Estrazione del lisato proteico: una tecnica per lisare gli organoidi per raccogliere le proteine cellulari

Il lisato cellulare, o il fluido contenente il contenuto cellulare lisato, trova applicazione nei processi a valle come l'estrazione e l'analisi delle proteine. Lo studio di queste frazioni rivela informazioni sulle caratteristiche e le funzioni delle cellule.

Per preparare i lisati proteici organoidi, iniziare con una coltura di organoidi coltivati in una matrice di membrana basale desiderata. Rimuovere i terreni di coltura esauriti dal piatto. Aggiungere un terreno caldo contenente proteasi sopra la matrice. Pipet ripetutamente per rimuovere la matrice dal piatto.

Incubare la miscela. Gli enzimi proteolitici nel terreno degradano la matrice e rilasciano gli organoidi nella soluzione. Centrifugare il campione per separare gli organoidi dal surnatante contenente l'enzima.

Risospendere il pellet di organoide in un tampone di lisi proteica adatto. Incubare il campione. I detergenti nel tampone distruggono le membrane cellulari degli organoidi, rilasciando contenuti intracellulari nella soluzione. Contemporaneamente, gli inibitori proteici nel tampone inattivano gli enzimi proteasi e fosfatasi rilasciati, impedendo la degradazione delle loro proteine substrato.

Inoltre, sonicare la miscela per distruggere completamente le cellule. L'involucro nucleare si rompe e rilascia proteine nucleari nella soluzione. Le onde soniche tagliano anche gli acidi nucleici rilasciati, impedendo loro di contaminare il lisato proteico.

Per raccogliere gli organoidi, far esplodere ripetutamente il gel della matrice pipettando 1 millilitro di terreno preriscaldato contenente dispasi direttamente sull'anello del gel della matrice fino a quando l'intero anello non viene rimosso. Trasferire la miscela di organoidi in gel di matrice rimossa in una provetta da microcentrifuga da 1,5 millilitri. Dopo la completa digestione, come descritto nel protocollo di testo, aggiungere soluzione salina tamponata con fosfato al pellet dell'organoide e risospendere muovendo delicatamente.

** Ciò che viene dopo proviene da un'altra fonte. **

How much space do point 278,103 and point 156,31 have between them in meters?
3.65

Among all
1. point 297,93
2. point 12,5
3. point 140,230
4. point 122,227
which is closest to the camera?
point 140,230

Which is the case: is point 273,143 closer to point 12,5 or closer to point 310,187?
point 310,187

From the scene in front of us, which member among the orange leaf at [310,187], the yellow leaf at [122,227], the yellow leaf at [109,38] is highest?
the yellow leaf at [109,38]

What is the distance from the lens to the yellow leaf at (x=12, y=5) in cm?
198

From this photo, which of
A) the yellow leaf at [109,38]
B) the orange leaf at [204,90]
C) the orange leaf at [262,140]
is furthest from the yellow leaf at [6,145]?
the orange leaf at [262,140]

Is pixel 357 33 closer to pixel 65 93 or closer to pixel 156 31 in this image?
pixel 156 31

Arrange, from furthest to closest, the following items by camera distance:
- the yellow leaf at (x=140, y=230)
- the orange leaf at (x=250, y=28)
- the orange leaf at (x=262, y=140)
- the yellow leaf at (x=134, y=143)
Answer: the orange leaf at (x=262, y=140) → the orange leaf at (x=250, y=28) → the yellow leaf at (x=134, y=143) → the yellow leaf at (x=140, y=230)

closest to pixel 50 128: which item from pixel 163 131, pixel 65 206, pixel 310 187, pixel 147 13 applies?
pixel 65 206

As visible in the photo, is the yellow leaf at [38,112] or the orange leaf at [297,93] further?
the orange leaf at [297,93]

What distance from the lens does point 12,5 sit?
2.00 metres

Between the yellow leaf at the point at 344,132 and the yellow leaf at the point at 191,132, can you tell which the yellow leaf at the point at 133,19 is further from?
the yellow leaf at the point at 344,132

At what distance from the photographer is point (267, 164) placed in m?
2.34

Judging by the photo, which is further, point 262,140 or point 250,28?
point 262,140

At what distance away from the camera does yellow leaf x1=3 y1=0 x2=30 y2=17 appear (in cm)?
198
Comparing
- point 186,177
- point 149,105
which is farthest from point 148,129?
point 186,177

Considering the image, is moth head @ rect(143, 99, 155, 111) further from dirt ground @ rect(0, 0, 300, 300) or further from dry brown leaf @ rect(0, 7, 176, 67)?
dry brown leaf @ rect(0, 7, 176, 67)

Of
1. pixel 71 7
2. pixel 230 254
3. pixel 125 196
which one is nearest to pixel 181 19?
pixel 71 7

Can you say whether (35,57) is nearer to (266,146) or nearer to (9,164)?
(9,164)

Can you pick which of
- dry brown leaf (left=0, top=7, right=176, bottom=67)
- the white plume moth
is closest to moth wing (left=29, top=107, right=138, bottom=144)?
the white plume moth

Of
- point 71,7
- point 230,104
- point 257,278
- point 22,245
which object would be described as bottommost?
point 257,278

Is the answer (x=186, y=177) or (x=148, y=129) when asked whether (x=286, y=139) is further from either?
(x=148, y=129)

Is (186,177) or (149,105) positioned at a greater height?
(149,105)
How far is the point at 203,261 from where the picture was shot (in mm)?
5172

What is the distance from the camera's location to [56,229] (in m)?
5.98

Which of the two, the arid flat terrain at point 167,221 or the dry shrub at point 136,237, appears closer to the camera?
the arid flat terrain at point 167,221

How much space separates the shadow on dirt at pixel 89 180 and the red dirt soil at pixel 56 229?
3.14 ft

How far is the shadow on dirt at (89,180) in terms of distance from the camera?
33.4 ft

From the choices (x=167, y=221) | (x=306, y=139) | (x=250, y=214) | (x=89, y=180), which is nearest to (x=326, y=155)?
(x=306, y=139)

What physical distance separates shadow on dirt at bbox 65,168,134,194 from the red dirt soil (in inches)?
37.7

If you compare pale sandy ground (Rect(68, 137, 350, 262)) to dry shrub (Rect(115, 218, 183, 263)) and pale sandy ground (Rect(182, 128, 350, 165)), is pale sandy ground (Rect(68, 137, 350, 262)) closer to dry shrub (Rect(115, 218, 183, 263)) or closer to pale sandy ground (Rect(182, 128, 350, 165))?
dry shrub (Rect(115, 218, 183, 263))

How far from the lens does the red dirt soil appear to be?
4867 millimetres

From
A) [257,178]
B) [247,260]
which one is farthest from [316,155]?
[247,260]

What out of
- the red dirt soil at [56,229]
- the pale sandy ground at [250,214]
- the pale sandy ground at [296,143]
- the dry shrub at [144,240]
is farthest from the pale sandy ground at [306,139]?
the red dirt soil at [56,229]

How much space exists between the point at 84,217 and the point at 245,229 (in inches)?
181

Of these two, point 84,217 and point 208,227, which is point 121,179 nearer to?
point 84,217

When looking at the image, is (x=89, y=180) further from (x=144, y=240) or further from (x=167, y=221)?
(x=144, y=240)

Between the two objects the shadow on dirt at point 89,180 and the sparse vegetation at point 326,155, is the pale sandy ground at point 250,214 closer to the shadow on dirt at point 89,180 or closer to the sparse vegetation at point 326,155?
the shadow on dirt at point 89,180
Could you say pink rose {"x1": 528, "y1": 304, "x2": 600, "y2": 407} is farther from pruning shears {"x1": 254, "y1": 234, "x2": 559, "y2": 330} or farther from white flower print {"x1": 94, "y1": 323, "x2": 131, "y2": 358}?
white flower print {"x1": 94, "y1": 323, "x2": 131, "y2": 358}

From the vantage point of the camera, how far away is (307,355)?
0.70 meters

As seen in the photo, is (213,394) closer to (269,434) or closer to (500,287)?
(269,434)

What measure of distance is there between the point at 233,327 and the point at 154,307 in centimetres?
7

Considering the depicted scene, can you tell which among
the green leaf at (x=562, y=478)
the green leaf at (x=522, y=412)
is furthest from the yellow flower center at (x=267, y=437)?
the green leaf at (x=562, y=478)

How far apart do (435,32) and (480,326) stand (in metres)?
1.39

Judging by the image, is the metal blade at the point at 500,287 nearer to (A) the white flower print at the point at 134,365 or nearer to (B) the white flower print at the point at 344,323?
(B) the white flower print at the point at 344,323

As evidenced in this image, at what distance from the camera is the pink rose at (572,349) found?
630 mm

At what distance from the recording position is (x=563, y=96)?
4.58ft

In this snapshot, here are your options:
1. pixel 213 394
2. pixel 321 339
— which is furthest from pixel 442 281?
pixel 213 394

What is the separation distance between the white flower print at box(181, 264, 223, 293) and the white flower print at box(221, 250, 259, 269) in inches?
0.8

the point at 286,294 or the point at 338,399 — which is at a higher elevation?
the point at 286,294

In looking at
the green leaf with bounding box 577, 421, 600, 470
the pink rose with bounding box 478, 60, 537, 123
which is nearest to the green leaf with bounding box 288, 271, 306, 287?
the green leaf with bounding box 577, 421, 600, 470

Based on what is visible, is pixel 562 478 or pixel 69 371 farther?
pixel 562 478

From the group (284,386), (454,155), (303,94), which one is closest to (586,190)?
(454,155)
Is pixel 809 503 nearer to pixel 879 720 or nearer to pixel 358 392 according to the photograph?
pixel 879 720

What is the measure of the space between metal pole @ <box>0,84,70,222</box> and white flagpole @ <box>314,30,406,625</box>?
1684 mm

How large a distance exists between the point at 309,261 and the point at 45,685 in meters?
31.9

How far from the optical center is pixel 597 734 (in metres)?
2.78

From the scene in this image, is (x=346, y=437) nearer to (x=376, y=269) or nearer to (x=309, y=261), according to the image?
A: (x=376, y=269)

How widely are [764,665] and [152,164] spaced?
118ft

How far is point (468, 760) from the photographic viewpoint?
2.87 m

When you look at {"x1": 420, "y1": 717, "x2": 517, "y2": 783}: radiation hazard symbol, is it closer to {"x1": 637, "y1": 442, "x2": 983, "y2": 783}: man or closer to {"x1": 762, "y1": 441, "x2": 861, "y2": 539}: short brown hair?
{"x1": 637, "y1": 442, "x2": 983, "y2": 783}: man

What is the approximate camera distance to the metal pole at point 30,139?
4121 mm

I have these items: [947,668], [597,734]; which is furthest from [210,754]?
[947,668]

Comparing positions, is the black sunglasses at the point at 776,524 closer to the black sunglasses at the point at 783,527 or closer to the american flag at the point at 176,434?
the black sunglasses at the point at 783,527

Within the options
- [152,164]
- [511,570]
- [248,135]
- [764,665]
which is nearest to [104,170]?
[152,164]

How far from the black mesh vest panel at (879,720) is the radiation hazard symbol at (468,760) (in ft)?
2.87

Pellettare gli organoidi mediante centrifugazione a 800 x g per 5 minuti a temperatura ambiente e rimuovere il surnatante utilizzando una micropipetta. Risospendere i pellet di organoidi in 100 microlitri di tampone di lisi proteica per 10 microlitri di volume di cellule impaccate. Scorri per riattivare. Ora, sonicare gli organoidi immergendo le provette nel ghiaccio umido e applicando delicatamente la punta del dismembratore sonico all'esterno della provetta della microcentrifuga. Sonicare per 40 secondi a 20 kHz prima di procedere al western blotting con i protocolli stabiliti.